• SELECTED EXCERPT
I am making a series of density plots with geom_density from a dataframe, and showing it by condition using facet_wrap, as in:
ggplot(iris) + geom_density(aes(x=Sepal.Width, colour=Species, y=..count../sum(..count..))) + facet_wrap(~Species)
When I do this, the y-axis scale seems to not represent percent of each Species in a panel, but rather the percent of all the total datapoints across all species.
My question is: How can I make it so the ..count.. variable in geom_density refers to the count of items in each Species set of each panel, so that the panel for virginica has a y-axis corresponding to "Fraction of virginica data points"?
Also, is there a way to get ggplot2 to output the values it uses for ..count.. and sum(..count..) so that I can verify what numbers it is using?
edit: I misunderstood geom_density it looks like even for a single Species, ..count../sum(..count..) is not a percentage:
ggplot(iris[iris$Species == 'virginica',]) + geom_density(aes(x=Sepal.Width, colour=Species, y=..count../sum(..count..))) + facet_wrap(~Species)

• EXERCISE INSTRUCTIONS
In the question about ggplot2 density plots, list every function called in the code line that begins "ggplot(iris) +", in the order they first appear.

• SUPPLIED DATA
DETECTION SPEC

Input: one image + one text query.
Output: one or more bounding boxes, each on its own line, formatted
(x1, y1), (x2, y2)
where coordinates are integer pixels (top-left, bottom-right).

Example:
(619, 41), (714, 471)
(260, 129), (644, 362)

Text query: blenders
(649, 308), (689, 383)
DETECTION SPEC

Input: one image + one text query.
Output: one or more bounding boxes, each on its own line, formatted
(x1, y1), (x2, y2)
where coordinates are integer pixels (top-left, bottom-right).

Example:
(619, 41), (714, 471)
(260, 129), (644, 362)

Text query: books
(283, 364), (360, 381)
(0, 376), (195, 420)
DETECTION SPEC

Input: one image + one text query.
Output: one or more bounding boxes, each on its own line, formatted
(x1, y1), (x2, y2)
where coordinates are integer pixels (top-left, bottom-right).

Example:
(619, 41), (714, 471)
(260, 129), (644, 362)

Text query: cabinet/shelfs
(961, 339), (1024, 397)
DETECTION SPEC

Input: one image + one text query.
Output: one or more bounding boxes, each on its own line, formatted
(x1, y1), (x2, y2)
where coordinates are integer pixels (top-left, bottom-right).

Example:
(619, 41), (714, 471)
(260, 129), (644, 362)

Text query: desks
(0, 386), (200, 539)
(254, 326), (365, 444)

• ANSWER IN FULL
ggplot, geom_density, aes, sum, facet_wrap